Morning News and Stuff

Private backers support streetcar offer, city budget gap estimated, governor's race still close

More than a dozen business and philanthropic entities support the Southwest Ohio Regional Transit Authority’s (SORTA) plan to develop a private-public partnership to pay for the streetcar’s operating costs, according to Eric Avner, vice president of the philanthropic Haile Foundation. If the people cited by Avner put money behind their support, they could get streetcar operating costs off the city’s books and pave the clearest path forward for the $132.8 million streetcar project since the new mayor and City Council took office earlier this month. Although Cranley called SORTA’s offer “woefully insufficient” earlier in the day, Councilman Kevin Flynn, one of two swing votes on council, said the idea could turn into a viable option if the business and philanthropic community provided more assurances.

Other streetcar news:
• City Council will hold public hearings on the streetcar today at 1:30 p.m., with a vote to decide the project’s fate expected tomorrow.
• Speaking about the streetcar project, Vice Mayor David Mann told The Business Courier, “I’m awfully close to saying let’s go for it.”
• The Federal Transit Administration might prefer to deal with SORTA over Mayor Cranley if the streetcar is completed.

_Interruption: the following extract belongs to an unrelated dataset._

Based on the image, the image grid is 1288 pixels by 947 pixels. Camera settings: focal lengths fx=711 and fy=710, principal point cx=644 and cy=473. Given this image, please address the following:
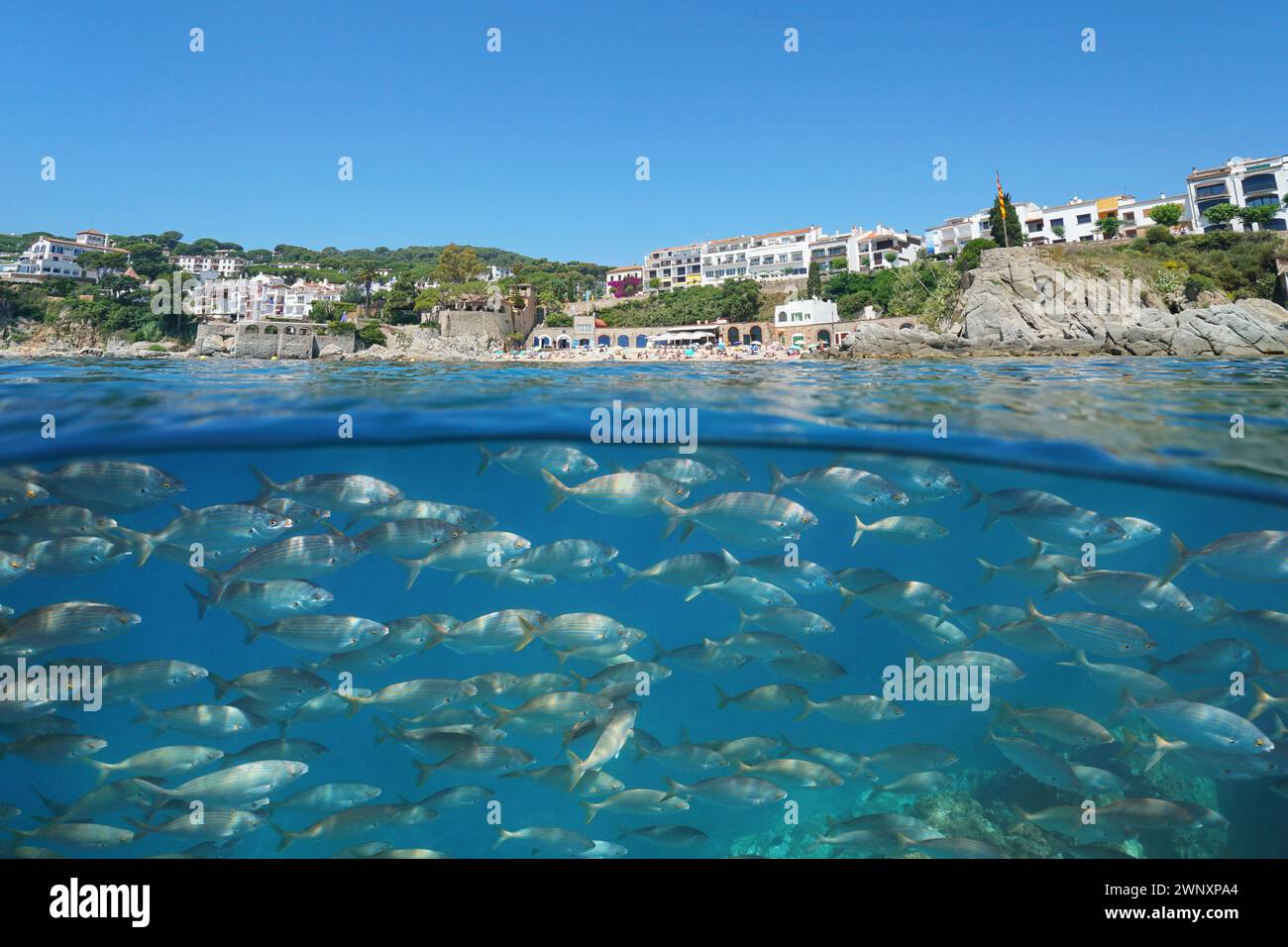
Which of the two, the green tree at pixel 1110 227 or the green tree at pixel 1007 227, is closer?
the green tree at pixel 1007 227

Cincinnati’s projected operating budget gap for fiscal year 2015 is $16 million, which means City Council will need to find new revenue or cuts to balance the budget by July. Although a majority of council members promise to structurally balance the budget in the next few years, a minority say it will be more difficult than most expect without hiking taxes or cutting police and firefighters.

The 2014 gubernatorial race between Republican Gov. John Kasich and Democratic challenger Ed FitzGerald is within the margin of error, according to a poll released Monday by Public Policy Polling (PPP). “Although there’s been a fair amount of movement toward Republicans nationally since (November), the state of this particular race has seen very little movement and Democrats continue to have an excellent chance at a pick up next year,” wrote Tom Jensen, director of PPP.

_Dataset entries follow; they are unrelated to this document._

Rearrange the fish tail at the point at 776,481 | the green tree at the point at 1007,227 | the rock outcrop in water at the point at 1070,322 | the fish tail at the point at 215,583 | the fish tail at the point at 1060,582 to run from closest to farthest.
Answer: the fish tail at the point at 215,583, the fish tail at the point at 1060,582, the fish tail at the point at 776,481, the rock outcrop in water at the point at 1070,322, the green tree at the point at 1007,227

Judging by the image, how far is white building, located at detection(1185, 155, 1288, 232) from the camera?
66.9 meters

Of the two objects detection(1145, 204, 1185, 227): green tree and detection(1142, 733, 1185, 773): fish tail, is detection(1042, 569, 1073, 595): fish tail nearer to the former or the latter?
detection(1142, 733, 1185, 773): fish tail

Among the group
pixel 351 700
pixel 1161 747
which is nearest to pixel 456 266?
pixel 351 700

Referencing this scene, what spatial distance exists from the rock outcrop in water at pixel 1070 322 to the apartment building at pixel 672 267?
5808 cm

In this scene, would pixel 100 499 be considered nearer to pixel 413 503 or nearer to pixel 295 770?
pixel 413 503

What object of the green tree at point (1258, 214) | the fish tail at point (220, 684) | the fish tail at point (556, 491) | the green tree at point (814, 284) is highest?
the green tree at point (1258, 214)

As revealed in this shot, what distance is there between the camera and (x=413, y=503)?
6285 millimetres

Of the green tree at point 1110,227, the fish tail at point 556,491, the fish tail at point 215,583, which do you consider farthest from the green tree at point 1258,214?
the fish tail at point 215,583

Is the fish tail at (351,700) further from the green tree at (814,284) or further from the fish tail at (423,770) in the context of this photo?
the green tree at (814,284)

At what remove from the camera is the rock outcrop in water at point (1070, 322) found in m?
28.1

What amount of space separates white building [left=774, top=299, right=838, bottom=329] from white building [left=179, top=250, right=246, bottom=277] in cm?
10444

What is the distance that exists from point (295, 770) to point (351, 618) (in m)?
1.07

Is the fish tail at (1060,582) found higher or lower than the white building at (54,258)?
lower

Meanwhile, Hamilton County Commissioner Todd Portune could challenge FitzGerald for the Democratic nomination.

A task force could undertake a comprehensive review of the city charter to modernize the city’s guiding legal document.

Startup incubator SoMoLend is likely to liquidate before the scheduled Jan. 23 state hearing about alleged securities fraud. The liquidation would be an effective end to a once-promising company that partnered with the city of Cincinnati to foster startups and small businesses.

This year could be the least deadly on Ohio’s roadways, according to the Ohio Department of Transportation.

A bill in the Ohio House could require hospitals to report the number of newborns addicted to drugs. The grim number would provide a much-needed measure for tackling Ohio’s so-called opioid epidemic.

Ohio is doing a poor job fighting infectious diseases, according to a report from Trust for America’s Health and the Robert Wood Johnson Foundation.

Cincinnati Children’s Hospital obtained a grant to combat brain cancer.

Two won the $636 million Mega Millions jackpot.

Even the physics behind emperor penguin huddles are pretty complicated.